▶ **EXERCISE BRIEF**
Your answer should be the lines below from the one with "bureau bois recyclé" to the one with "Наручные часы Jean d'Eve Luna 847051AS.AA", both included, given again exactly and with nothing added.

_ _ _ _

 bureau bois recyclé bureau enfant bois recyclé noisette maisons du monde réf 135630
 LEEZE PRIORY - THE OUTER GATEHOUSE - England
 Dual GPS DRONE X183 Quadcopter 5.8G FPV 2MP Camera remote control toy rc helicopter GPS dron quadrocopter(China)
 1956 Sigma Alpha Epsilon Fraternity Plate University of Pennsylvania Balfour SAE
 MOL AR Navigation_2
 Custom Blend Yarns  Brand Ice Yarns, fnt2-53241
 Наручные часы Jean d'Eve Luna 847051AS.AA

_ _ _ _

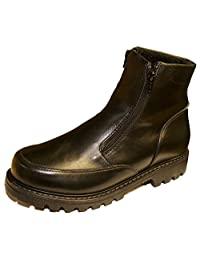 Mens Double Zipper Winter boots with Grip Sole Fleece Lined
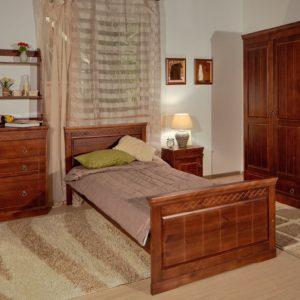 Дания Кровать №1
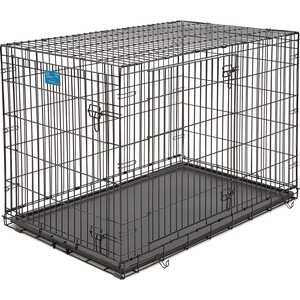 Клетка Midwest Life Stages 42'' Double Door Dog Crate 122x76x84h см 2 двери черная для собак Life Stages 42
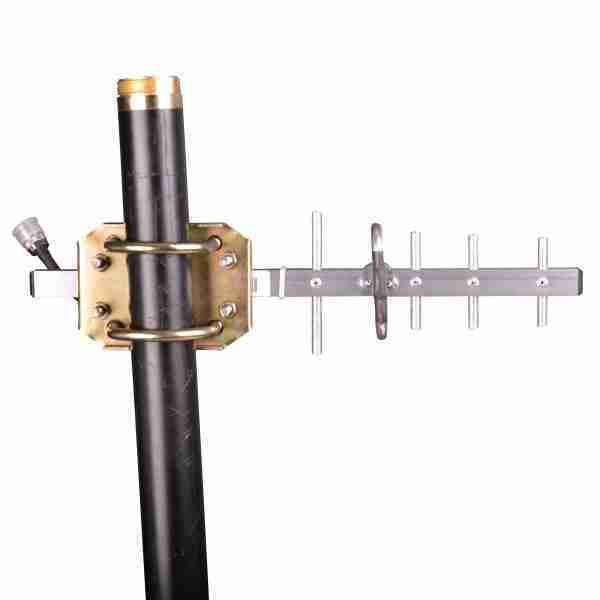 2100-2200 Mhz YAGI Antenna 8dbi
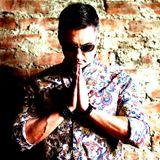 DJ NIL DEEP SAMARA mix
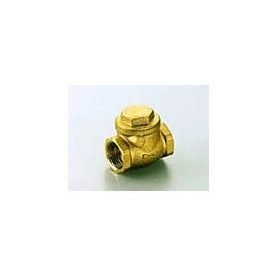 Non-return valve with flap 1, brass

_ _ _ _

▶ **PROBLEM SOLUTION**
 bureau bois recyclé bureau enfant bois recyclé noisette maisons du monde réf 135630
 LEEZE PRIORY - THE OUTER GATEHOUSE - England
 Dual GPS DRONE X183 Quadcopter 5.8G FPV 2MP Camera remote control toy rc helicopter GPS dron quadrocopter(China)
 1956 Sigma Alpha Epsilon Fraternity Plate University of Pennsylvania Balfour SAE
 MOL AR Navigation_2
 Custom Blend Yarns  Brand Ice Yarns, fnt2-53241
 Наручные часы Jean d'Eve Luna 847051AS.AA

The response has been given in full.